● **Required work**: Please give everything from the line containing "Is the black lettering" down to the end of the items again, substituting "vintage aircraft" for "vintage monoplane airplane" and leaving all else unchanged.

● **Stored items from a collection**:
# # #

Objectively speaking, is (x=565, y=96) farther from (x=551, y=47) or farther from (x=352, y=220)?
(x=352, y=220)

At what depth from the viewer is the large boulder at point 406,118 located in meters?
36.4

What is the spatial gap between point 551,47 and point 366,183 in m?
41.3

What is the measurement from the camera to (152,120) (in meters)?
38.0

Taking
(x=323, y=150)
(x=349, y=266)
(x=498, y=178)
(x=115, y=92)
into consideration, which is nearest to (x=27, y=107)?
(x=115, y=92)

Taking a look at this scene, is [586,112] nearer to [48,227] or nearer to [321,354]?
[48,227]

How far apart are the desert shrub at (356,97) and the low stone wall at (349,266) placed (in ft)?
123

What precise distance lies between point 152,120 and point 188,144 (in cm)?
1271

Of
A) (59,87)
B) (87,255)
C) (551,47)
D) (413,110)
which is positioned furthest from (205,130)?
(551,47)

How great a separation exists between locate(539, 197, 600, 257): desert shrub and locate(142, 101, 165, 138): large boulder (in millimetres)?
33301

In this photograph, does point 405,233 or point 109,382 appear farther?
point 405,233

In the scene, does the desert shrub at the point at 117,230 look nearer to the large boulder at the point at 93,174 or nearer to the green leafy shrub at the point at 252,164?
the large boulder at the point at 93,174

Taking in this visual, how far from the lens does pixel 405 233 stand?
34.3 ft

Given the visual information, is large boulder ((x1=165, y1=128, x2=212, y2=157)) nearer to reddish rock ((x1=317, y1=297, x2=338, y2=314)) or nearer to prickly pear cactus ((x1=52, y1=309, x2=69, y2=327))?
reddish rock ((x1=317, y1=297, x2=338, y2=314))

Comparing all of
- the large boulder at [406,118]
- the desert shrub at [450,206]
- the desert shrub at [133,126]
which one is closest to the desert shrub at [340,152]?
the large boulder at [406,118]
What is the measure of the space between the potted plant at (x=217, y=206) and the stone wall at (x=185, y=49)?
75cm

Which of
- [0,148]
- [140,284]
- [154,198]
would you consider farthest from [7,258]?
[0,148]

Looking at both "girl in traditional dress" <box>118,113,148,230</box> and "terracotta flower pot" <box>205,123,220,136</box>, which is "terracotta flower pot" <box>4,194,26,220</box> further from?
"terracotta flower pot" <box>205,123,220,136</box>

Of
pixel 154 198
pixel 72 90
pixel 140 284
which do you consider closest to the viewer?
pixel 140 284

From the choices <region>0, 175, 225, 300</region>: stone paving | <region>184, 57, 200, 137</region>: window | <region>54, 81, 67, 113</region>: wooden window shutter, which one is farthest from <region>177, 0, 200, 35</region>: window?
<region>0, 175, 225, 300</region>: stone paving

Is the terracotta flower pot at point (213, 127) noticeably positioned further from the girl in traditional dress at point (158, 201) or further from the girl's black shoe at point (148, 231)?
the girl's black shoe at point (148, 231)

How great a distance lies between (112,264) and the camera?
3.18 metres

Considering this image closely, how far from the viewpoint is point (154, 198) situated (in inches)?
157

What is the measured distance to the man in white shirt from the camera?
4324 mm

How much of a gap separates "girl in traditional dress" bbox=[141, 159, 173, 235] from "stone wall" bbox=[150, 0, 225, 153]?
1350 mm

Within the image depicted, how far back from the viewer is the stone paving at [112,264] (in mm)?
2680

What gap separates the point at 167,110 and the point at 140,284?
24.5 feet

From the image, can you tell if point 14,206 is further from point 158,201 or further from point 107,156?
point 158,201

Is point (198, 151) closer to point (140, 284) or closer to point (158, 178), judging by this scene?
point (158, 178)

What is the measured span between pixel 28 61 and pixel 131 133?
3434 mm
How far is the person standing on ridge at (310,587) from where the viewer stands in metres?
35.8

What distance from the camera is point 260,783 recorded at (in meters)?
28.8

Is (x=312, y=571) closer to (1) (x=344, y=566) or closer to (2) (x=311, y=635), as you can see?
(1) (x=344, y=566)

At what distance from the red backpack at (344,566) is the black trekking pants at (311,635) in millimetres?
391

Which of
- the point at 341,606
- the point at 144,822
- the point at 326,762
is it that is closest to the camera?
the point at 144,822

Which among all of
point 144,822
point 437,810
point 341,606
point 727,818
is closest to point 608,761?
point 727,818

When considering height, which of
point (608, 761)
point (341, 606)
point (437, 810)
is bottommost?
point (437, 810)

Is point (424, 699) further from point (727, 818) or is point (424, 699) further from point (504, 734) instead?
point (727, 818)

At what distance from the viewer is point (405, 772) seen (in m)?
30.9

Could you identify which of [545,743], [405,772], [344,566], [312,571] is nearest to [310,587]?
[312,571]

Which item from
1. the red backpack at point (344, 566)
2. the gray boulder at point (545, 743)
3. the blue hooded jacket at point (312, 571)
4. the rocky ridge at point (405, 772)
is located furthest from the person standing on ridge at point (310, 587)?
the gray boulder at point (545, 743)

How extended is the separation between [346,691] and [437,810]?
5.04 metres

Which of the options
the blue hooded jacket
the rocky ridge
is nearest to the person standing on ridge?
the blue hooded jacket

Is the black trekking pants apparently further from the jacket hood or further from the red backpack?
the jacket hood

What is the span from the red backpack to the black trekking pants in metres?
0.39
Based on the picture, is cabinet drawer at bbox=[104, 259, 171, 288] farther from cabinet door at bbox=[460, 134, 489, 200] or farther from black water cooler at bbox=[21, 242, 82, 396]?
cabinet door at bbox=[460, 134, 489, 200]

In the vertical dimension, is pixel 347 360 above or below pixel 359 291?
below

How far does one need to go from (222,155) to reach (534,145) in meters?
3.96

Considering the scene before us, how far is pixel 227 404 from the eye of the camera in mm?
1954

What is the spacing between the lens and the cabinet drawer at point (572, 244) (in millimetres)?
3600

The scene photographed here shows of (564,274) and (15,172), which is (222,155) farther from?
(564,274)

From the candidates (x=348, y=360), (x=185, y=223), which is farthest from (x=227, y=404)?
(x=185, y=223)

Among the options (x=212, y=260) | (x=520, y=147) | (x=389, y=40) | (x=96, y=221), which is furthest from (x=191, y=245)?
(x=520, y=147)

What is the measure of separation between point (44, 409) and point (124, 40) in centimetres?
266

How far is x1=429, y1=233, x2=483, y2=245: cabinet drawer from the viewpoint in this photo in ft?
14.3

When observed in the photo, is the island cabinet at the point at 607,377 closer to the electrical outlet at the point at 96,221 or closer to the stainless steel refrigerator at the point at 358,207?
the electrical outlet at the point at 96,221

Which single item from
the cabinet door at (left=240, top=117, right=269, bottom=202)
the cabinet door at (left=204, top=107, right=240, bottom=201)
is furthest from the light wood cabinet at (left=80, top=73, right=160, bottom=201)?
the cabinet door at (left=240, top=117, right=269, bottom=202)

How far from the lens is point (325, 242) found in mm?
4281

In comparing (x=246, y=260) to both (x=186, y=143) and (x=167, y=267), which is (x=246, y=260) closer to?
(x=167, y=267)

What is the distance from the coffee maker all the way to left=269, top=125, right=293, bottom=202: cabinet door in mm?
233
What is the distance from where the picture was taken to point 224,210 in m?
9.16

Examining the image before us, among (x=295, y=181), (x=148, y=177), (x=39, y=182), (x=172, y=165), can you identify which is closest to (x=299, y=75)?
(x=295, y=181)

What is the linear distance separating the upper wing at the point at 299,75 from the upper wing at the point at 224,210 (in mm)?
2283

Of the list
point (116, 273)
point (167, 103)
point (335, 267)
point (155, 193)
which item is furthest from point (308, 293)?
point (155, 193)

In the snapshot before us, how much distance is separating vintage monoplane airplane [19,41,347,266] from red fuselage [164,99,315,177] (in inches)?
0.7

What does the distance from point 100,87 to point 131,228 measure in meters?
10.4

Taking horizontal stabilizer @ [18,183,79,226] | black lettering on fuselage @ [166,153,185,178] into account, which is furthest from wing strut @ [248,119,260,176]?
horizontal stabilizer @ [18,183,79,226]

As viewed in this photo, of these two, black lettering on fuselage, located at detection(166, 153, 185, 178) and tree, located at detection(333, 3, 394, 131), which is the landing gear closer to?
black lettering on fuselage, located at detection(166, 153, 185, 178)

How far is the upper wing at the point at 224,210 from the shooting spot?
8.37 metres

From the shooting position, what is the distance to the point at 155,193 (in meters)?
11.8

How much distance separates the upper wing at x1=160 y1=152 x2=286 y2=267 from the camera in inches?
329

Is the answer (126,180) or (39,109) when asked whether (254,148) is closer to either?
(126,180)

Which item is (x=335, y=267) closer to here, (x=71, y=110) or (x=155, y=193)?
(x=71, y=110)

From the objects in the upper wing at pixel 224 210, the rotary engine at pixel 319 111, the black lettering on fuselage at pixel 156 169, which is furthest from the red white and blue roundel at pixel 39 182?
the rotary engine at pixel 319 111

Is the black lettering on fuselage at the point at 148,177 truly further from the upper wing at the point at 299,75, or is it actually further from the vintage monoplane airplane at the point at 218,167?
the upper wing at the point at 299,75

# # #

● **Complete response**:
Is the black lettering on fuselage at the point at 148,177 truly further from the upper wing at the point at 299,75, or is it actually further from the vintage aircraft at the point at 218,167?
the upper wing at the point at 299,75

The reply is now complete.